__OBJECTIVE 1__. List each line of the records below that contains the string "break".

# Her indoors/the accountant/the killjoy



## glenn farrar (13 Oct 2014)

Hi guys was just wondering if any of you had any tips on dealing with the better half! I have only just started up so obviously I need stuff, lots of stuff, lots of lovely techy shiny glassy stuff.......but I really get it in the neck if I even mention a new tank or filter or anything really.
Please help!  Any tips greatly received

Glenn


----------



## Bhu (13 Oct 2014)

Ha ha did she find out about the stockings  

First tip never say how much it was just go oh it was cheap...

Second tip it came from a friend... 

Third top act dumb lol 

Ha ha ha they come around eventually lol


----------



## glenn farrar (13 Oct 2014)

Hi Bhu don't even mention the stockings I have just ordered some new stone and already have my eyes on her stockings 
Sadly our joint account rules out the "oh it was really cheap" trick but I am very good at acting dumb

cheers


----------



## Bhu (13 Oct 2014)

Ha Ha ha your in trouble then! You need to create a cash account by selling your stuff for cash, car boots, selling plant cuttings, shrimps on ebay, washing cars ha ha ha so you can just buy it out right then 

Else good luck!


----------



## glenn farrar (13 Oct 2014)

Hmm it's looking bad! Maybe I could sell her car I am sure she won't notice
I think I am going to have to have a rethink!


----------



## Bhu (13 Oct 2014)

Ok new approach! Chocolates, flowers and foot massages... Then I gently drop in the conversation I need.... With your best persuasion voice


----------



## glenn farrar (13 Oct 2014)

Lol that may be the only way actually! I will massage her feet whilst singing some Michael Buble!! That should do it, I will let you know how it goes.


----------



## Bhu (13 Oct 2014)

Ha ha ha worked on mine


----------



## Andy Thurston (13 Oct 2014)

Divorce?


----------



## Bhu (13 Oct 2014)

Ha ha ha big clown now that's extreme lol !


----------



## Dantrasy (13 Oct 2014)

Buy something and leave it in the garage for a week or two. In plain sight. When you bring it into the house she'll think it's been around a while and you're just fetching it.

(Collection entries)
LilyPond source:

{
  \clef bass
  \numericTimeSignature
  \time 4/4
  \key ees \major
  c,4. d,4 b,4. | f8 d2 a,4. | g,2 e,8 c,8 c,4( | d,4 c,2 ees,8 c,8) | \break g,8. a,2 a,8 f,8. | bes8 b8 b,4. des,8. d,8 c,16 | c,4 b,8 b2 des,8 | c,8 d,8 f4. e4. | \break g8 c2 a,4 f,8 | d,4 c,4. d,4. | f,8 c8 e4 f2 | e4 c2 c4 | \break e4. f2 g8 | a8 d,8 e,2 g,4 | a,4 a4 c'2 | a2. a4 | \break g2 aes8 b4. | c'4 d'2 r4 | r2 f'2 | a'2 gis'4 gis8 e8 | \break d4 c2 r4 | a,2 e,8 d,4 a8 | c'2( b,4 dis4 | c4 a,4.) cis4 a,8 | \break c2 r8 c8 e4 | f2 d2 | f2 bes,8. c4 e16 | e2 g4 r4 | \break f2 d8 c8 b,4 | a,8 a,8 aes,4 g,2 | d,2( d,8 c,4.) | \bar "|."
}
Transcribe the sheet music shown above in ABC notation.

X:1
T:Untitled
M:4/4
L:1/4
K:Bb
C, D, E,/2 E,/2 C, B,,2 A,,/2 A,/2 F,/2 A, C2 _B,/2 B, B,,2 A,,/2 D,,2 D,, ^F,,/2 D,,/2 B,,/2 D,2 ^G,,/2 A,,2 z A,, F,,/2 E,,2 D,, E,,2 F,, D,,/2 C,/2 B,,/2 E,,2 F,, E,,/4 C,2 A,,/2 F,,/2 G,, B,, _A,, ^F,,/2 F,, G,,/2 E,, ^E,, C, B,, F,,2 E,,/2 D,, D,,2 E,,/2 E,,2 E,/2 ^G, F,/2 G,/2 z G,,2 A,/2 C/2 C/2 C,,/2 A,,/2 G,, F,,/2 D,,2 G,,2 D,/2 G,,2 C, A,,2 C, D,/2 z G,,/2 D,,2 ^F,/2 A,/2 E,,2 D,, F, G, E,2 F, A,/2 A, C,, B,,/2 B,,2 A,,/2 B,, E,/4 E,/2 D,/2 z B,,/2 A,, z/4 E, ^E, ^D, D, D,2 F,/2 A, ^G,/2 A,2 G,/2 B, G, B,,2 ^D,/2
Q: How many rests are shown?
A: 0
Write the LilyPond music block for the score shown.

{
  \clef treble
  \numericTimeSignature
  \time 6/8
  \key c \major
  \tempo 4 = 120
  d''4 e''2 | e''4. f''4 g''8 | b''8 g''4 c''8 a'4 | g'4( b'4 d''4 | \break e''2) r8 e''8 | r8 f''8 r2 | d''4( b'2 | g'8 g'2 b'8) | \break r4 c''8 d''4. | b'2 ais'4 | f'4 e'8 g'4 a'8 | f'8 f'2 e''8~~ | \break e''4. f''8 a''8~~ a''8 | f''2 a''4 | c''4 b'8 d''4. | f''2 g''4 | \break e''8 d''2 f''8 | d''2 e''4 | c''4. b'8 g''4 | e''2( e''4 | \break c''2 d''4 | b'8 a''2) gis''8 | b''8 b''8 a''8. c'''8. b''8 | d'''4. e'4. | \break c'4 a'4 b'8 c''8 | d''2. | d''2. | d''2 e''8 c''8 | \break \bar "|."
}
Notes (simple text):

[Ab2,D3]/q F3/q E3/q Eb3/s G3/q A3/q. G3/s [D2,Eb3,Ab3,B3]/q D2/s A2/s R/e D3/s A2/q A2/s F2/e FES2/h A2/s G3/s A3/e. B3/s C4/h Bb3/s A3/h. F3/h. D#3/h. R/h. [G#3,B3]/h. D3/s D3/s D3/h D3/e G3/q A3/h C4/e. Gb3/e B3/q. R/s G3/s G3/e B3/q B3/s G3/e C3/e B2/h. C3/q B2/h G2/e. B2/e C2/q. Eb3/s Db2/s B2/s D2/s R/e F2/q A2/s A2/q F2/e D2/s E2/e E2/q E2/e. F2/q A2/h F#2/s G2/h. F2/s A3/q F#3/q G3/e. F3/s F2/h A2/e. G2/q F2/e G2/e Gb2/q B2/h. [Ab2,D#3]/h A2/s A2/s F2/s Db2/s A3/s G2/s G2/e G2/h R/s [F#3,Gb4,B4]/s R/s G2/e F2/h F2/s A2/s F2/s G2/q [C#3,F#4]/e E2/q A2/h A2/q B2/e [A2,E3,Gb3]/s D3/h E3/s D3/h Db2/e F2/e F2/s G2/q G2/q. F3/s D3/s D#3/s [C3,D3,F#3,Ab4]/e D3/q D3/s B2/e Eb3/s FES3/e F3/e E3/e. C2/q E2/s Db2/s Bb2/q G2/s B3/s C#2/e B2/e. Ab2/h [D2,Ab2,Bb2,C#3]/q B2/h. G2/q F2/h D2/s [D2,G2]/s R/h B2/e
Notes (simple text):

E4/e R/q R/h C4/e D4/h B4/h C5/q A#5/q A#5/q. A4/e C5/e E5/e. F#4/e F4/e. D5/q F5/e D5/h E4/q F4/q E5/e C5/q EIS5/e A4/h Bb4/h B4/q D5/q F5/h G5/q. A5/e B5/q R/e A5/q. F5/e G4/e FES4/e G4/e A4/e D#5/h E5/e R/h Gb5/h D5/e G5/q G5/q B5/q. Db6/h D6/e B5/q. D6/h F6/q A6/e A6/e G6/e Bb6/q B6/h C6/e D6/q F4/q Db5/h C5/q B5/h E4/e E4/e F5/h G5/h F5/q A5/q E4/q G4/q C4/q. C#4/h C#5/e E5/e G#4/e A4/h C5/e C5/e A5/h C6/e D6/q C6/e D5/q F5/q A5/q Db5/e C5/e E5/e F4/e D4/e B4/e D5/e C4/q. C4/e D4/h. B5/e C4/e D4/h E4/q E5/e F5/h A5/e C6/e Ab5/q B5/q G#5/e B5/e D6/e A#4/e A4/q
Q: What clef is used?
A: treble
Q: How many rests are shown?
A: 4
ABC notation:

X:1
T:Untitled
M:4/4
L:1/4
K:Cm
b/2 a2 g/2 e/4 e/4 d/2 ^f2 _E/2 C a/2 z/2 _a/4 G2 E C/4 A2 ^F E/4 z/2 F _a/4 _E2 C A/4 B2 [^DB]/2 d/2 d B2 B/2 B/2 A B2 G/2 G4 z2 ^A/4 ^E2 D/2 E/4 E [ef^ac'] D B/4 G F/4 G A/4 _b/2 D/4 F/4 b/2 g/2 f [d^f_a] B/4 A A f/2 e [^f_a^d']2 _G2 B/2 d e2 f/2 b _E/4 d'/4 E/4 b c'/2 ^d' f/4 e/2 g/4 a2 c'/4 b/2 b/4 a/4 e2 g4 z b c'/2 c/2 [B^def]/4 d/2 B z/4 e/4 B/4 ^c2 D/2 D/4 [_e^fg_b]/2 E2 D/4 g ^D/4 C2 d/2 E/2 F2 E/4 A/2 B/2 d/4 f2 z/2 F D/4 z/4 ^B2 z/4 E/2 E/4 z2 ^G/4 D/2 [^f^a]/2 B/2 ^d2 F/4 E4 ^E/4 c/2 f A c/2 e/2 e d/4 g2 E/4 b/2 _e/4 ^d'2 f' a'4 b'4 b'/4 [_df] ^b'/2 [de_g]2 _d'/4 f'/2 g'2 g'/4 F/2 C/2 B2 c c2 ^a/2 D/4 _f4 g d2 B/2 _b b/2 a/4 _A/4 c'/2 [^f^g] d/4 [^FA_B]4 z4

__OBJECTIVE 2__. In the forum thread above, what does Dantrasy suggest doing with a new purchase before bringing it into the house?

__TASK ANSWER 1__.
  c,4. d,4 b,4. | f8 d2 a,4. | g,2 e,8 c,8 c,4( | d,4 c,2 ees,8 c,8) | \break g,8. a,2 a,8 f,8. | bes8 b8 b,4. des,8. d,8 c,16 | c,4 b,8 b2 des,8 | c,8 d,8 f4. e4. | \break g8 c2 a,4 f,8 | d,4 c,4. d,4. | f,8 c8 e4 f2 | e4 c2 c4 | \break e4. f2 g8 | a8 d,8 e,2 g,4 | a,4 a4 c'2 | a2. a4 | \break g2 aes8 b4. | c'4 d'2 r4 | r2 f'2 | a'2 gis'4 gis8 e8 | \break d4 c2 r4 | a,2 e,8 d,4 a8 | c'2( b,4 dis4 | c4 a,4.) cis4 a,8 | \break c2 r8 c8 e4 | f2 d2 | f2 bes,8. c4 e16 | e2 g4 r4 | \break f2 d8 c8 b,4 | a,8 a,8 aes,4 g,2 | d,2( d,8 c,4.) | \bar "|."
  d''4 e''2 | e''4. f''4 g''8 | b''8 g''4 c''8 a'4 | g'4( b'4 d''4 | \break e''2) r8 e''8 | r8 f''8 r2 | d''4( b'2 | g'8 g'2 b'8) | \break r4 c''8 d''4. | b'2 ais'4 | f'4 e'8 g'4 a'8 | f'8 f'2 e''8~~ | \break e''4. f''8 a''8~~ a''8 | f''2 a''4 | c''4 b'8 d''4. | f''2 g''4 | \break e''8 d''2 f''8 | d''2 e''4 | c''4. b'8 g''4 | e''2( e''4 | \break c''2 d''4 | b'8 a''2) gis''8 | b''8 b''8 a''8. c'''8. b''8 | d'''4. e'4. | \break c'4 a'4 b'8 c''8 | d''2. | d''2. | d''2 e''8 c''8 | \break \bar "|."

__TASK ANSWER 2__. Leave it in the garage, in plain sight, for a week or two.